*Extract*:

An idol with feet of clay whose demolition is long overdue
December 13, 2023 2:31 AM   Subscribe

It is tempting to think that a career as long and productive as Kundera’s would finally assume a distinctive unity. But looking closely at the life and work has the opposite effect: what stands out are various ruptures and intimations of underlying incongruence, from Kundera’s disavowal of most of his early work in poetry and drama to his vacillation over the wording of his later texts, as well as his initial refusal to allow his late, French texts – from La lenteur (1995) to La fête de l’insignifiance (2013) – to be translated into Czech. from The Two Milan Kunderas by Alena Dvořáková

Kundera previously: [obituary thread]; [allegations thread]
posted by chavenet (5 comments total) 3 users marked this as a favorite
 
Thanks for posting!

Because I never liked Kundera, yet never found anyone in my reading circles who shared my dislike of him. Kind of hoping this thread gets more discussion!

*Stated problem 1*: According to the quoted passage in the Kundera post, which of Kundera's texts did he at first refuse to allow to be translated into Czech?
*Stated problem 2*: In the Kundera post, swap "reading circles" for "book clubs" and write out the passage from "Thanks for posting!" to "gets more discussion!" with that change.
*Stated problem 3*: Extend the Kundera post past its last comment by adding one more comment to the thread.
The material that comes next has nothing to do with the Kundera post.

*Records shown*:
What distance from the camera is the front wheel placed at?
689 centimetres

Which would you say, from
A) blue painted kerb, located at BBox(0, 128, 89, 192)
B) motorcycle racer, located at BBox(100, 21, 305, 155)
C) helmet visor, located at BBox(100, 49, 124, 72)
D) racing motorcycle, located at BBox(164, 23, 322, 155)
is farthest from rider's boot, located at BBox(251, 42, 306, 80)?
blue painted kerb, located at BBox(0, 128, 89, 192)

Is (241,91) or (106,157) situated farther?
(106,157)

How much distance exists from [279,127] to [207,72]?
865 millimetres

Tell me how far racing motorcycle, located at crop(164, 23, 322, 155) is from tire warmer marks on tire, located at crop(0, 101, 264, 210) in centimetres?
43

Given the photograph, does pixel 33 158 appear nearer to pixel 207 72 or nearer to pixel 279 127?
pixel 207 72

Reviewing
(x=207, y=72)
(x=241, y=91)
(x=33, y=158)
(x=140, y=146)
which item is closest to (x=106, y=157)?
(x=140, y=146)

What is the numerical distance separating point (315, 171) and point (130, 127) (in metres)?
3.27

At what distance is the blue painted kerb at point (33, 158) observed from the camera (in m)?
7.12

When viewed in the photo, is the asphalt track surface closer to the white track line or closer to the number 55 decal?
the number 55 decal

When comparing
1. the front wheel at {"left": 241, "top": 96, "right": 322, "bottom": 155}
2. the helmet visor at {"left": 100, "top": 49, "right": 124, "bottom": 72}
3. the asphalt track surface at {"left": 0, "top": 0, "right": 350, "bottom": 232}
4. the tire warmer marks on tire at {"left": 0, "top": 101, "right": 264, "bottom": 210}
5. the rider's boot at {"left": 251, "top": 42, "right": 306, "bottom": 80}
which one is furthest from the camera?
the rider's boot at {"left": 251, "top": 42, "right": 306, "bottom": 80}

*Reply 1*: His late French texts, from La lenteur (1995) to La fête de l'insignifiance (2013).

*Reply 2*:
Thanks for posting!

Because I never liked Kundera, yet never found anyone in my book clubs who shared my dislike of him. Kind of hoping this thread gets more discussion!

*Reply 3*:
In my middlebrow analysis, I always felt he'd put his fingers on the scales on the fiction part so he could "win" the philosophical argument he'd then advance. Which seemed like an odd complaint even as I thought it--of course you'd make up situations that validate you, know? But I guess it felt too artificial.

Pleasantly surprised to see this complaint better phrased by a critic giving it a closer read, in among her other points.
The three novels (for lack of a better term) seem to me marred by their puppetry (too many implausible characters and episodes), by the overbearing knowingness of the narrative commentary, and by the fact that they are so obviously directed at ‘uninitiated’ readers to whom everything must be explained. And yet these are the works of prose in which Kundera perfected his method of ‘polyphonic’ composition: a brief narrative episode or a dialogue is sketched out first, to be closely followed by a discursive explication that leaves hardly any space for disagreement or alternative interpretation. [ . . . ] To me, however, Kundera’s mature way of writing feels coercive, suggestive primarily of the author’s overwhelming need to control the reader’s response.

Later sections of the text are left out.